With Saudi Arabia and Russia pledging to boost production, IHS Markit estimates that oversupply of oil could come to 800 million to 1.3 billion barrels. The projection is two to three times what existed in late 2015 to early 2016, when the Organization of the Petroleum Exporting Countries pumped more oil to combat the growing U.S. shale industry.
"The last time that there was a global surplus of this magnitude was never. Prior to this, the largest six-month global surplus this century was 360 million barrels. What is coming will be twice that or more," said Jim Burkhard, vice president and head of oil markets at IHS Markit.

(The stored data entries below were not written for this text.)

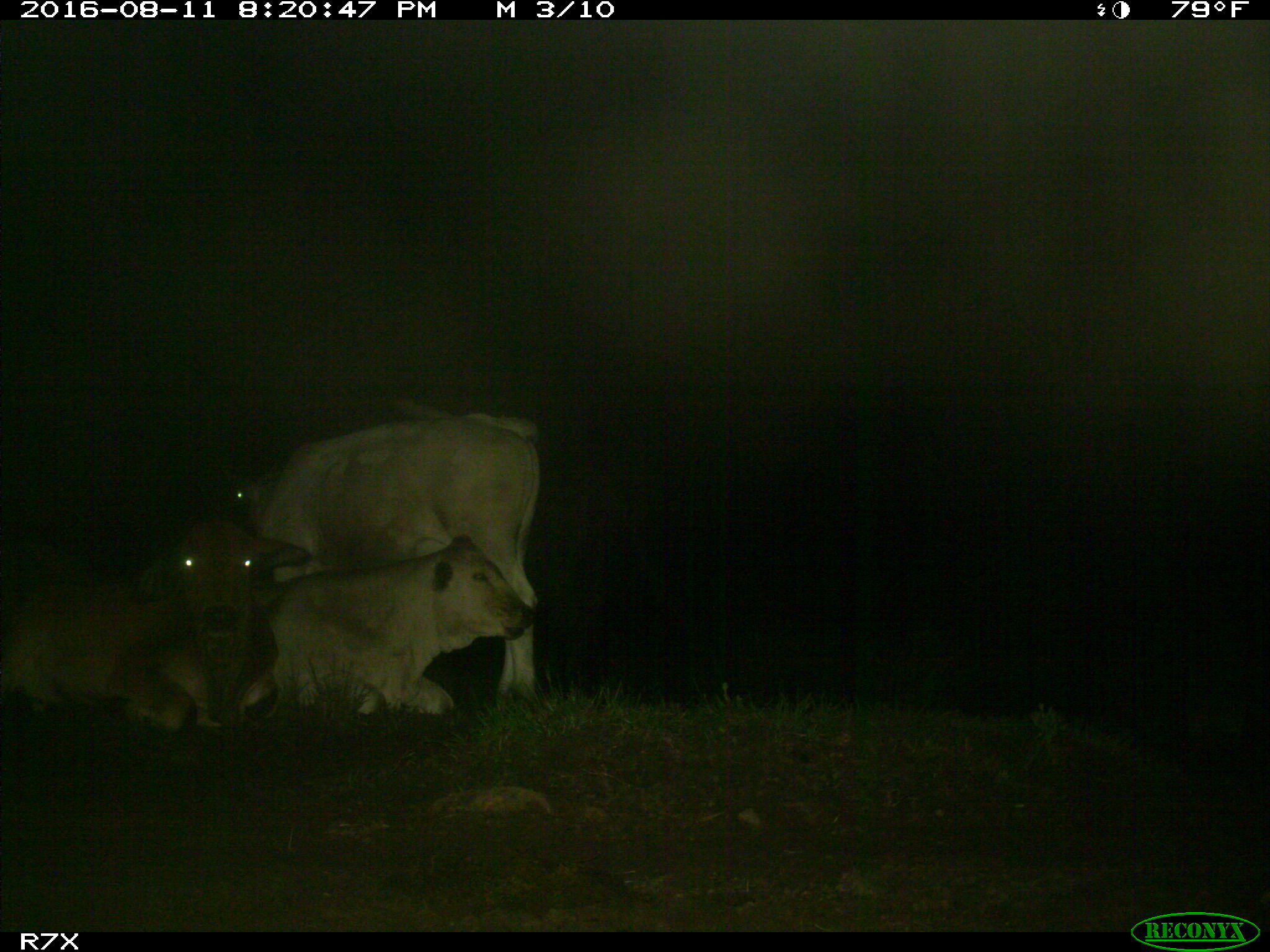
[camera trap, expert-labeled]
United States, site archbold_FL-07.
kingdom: Animalia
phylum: Chordata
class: Mammalia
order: Artiodactyla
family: Bovidae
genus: Bos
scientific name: Bos taurus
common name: domestic cow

An OPEC and non-OPEC technical meeting planned for Wednesday in Vienna has been called off as attempts to mediate between Saudi Arabia and Russia after the collapse of their supply cut pact made no progress, sources said.
Central banks globally took action over the weekend to try to quell the economic fallout of the pandemic, but the measures did little to strengthen stock markets in freefall, as investors anticipate a sharp contraction in demand in coming weeks anyway.
The U.S. Federal Reserve on Sunday slashed its key rate to near zero, triggering an unscheduled rate cut by the Reserve Bank of New Zealand to a record low as markets in Asia opened for trading this week.
The Bank of Japan later stepped in by easing monetary policy further, while Gulf central banks also cut interest rates.
"The price response is understandable, given that lower interest rates and new bond purchasing programs will do nothing to combat the current weakness of oil demand," Commerzbank analyst Carsten Fritsch said.
In China, where the virus began, daily refinery throughputs dropped 4.8% in the first two months of the year, sliding to the lowest level since December 2018, data from the National Bureau of Statistics showed on Monday.
Brent's premium to WTI CL-LCO1=R narrowed to less than $1, falling to its lowest since 2016, making U.S. crude oil uncompetitive in international markets.